Ditengah ucapanya, si pemuda
memotong perkataan si wanita, di tengah ke keruhanya, si pemuda tau, dia harus
melakukan ini.
“..kaya yang aku bilang tadi,
kamu terlalu berarti” dia kecup kening si wanita, kecupan yang dia maksudkan
sebagai kecup perpisahan.
“hujanya uda beres, aku langsung
balik mungkin, kamu jangan yang aneh-aneh ya”
“...” si wanita tetap diam, tak
terasa isak mulai memenuhi wajah si wanita. Si pemuda sadar, dia hampiri si
wanita, dia berikan pelukan paling nyaman yang bisa si pemuda berikan pada
malam muda itu, dia elus mahkota si wanita, dia kecup keningnya, tak ada kata,
hanya bahasa sunyi yang si pemuda berikan seraya si wanita berucap terimakasih.
Malam itu mereka berjanji,
untuk sebuah kepedihan mereka, sebuah janji untuk berhenti saling menjalin
hubungan. Berat, ya si pemuda tak menampik, ini hal yang berat, wanita
favoritnya paska lily, seorang wanita yang dia anggap poros semestanya yang
baru, harus dia lepas.
Si wanita pun mungkin merasa
berat, isaknya cukup memberi tanda untuk si pemuda bahwa ini hal yang berat
untuk keduanya, dan sebelum benar-benar berpisah, di depan ruangan empat kali
lima si wanita, dibawah temaram lampu, di tengah aroma petrikor yang menelusuk
hidung, si pemuda mengucapkan salam perpisahanya.

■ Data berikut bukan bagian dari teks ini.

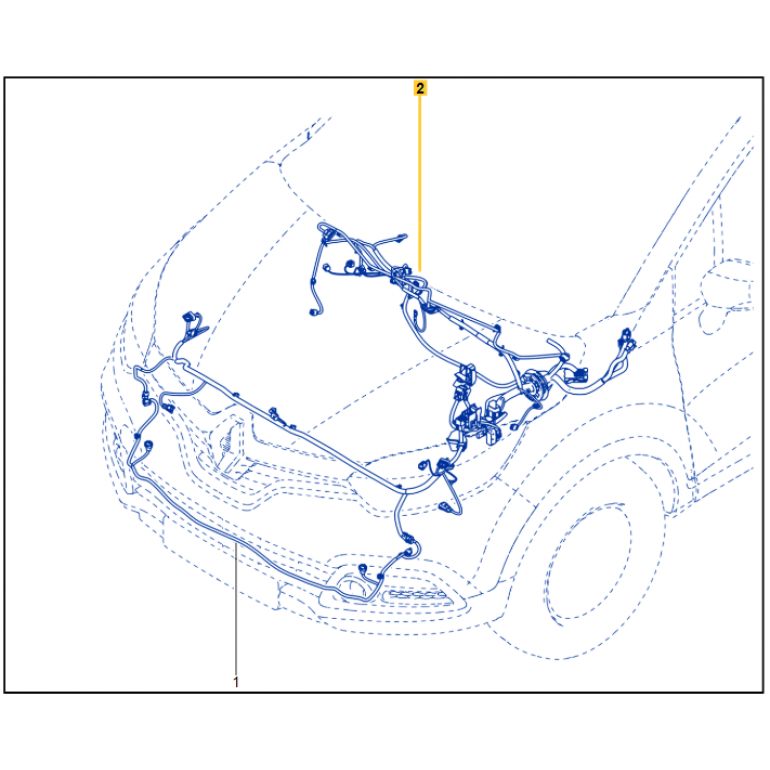 2

1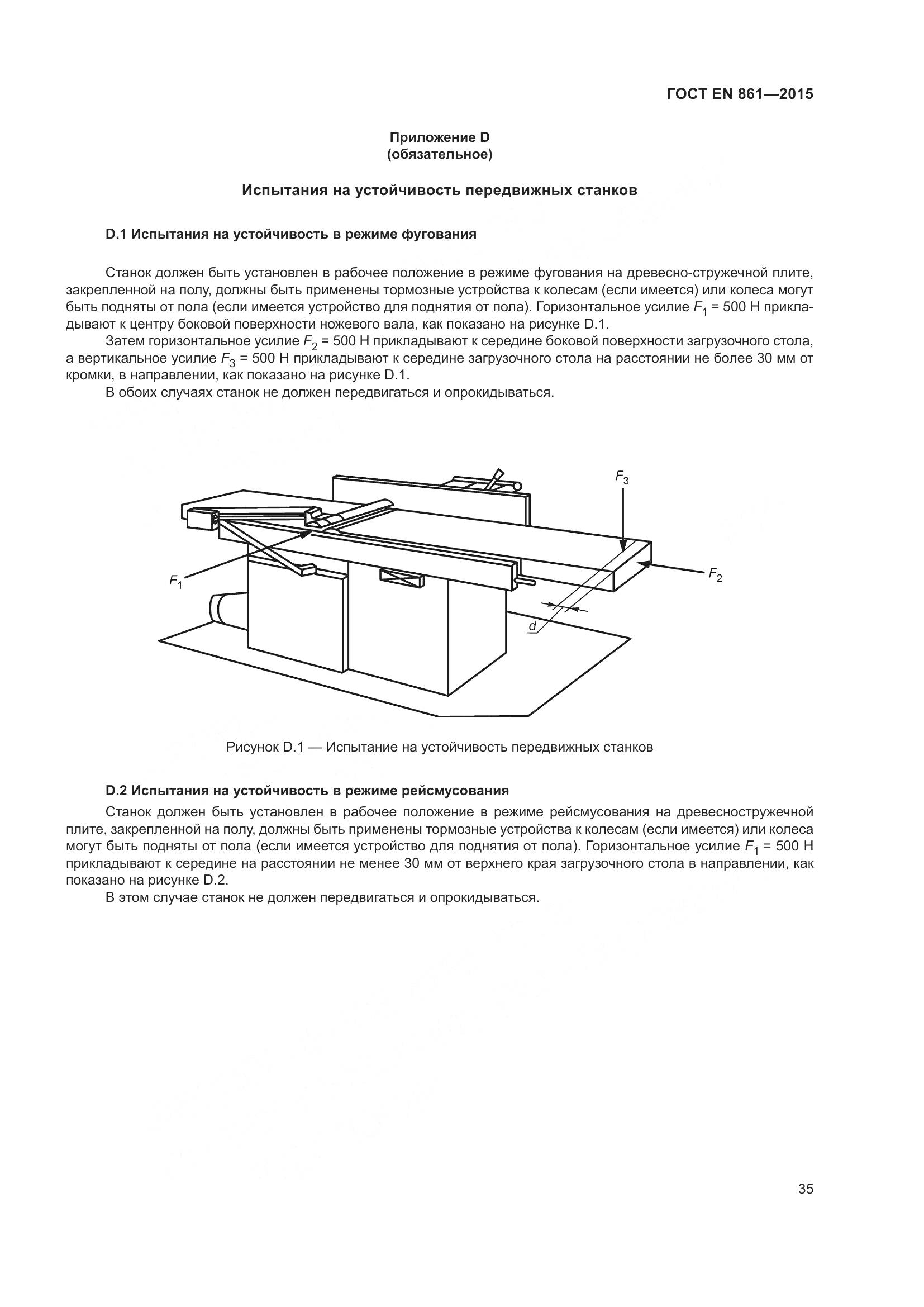 ГОСТ EN 861—2015

Приложение D
(обязательное)

Испытания на устойчивость передвижных станков

D.1 Испытания на устойчивость в режиме фугования

Станок должен быть установлен в рабочее положение в режиме фугования на древесно-стружечной плите, закрепленной на полу, должны быть применены тормозные устройства к колесам (если имеется) или колеса могут быть подняты от пола (если имеется устройство для поднятия от пола). Горизонтальное усилие $F_1$ = 500 Н прикладывают к центру боковой поверхности ножевого вала, как показано на рисунке D.1.

Затем горизонтальное усилие $F_2$ = 500 Н прикладывают к середине боковой поверхности загрузочного стола, а вертикальное усилие $F_3$ = 500 Н прикладывают к середине загрузочного стола на расстоянии не более 30 мм от кромки, в направлении, как показано на рисунке D.1.

В обоих случаях станок не должен передвигаться и опрокидываться.

$F_3$

$F_1$

$F_2$

$d$

Рисунок D.1 — Испытание на устойчивость передвижных станков

D.2 Испытания на устойчивость в режиме рейсмусования

Станок должен быть установлен в рабочее положение в режиме рейсмусования на древесностружечной плите, закрепленной на полу, должны быть применены тормозные устройства к колесам (если имеется) или колеса могут быть подняты от пола (если имеется устройство для поднятия от пола). Горизонтальное усилие $F_1$ = 500 Н прикладывают к середине на расстоянии не менее 30 мм от верхнего края загрузочного стола в направлении, как показано на рисунке D.2.

В этом случае станок не должен передвигаться и опрокидываться.

35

“terimakasih, kamu udah mau
jadi petrikor aku, jaga diri ya”
Dengan kata kata itu, si pemuda
harap dia bisa menyampaikan semua yang dia rasa. Dalam perjalananya, si pemuda
kembali mengingat semua kejadia hari ini, sebuah penyesalan yang sangat besar
mengambil alih dirinya yang sedang bersandar di atas kendaraan umum berwarna
hijau itu. Tapi dia juga yakin, ini hal yang benar, yang membuat petrikor
terasa candu adalah kombinasi harumnya yang aneh dan waktunya yang terbatas. Dan
malam itu si pemuda pulang, membelah kota kembang yang pekat dengan aroma
petrikor, aroma paling candu yang di berikan semesta.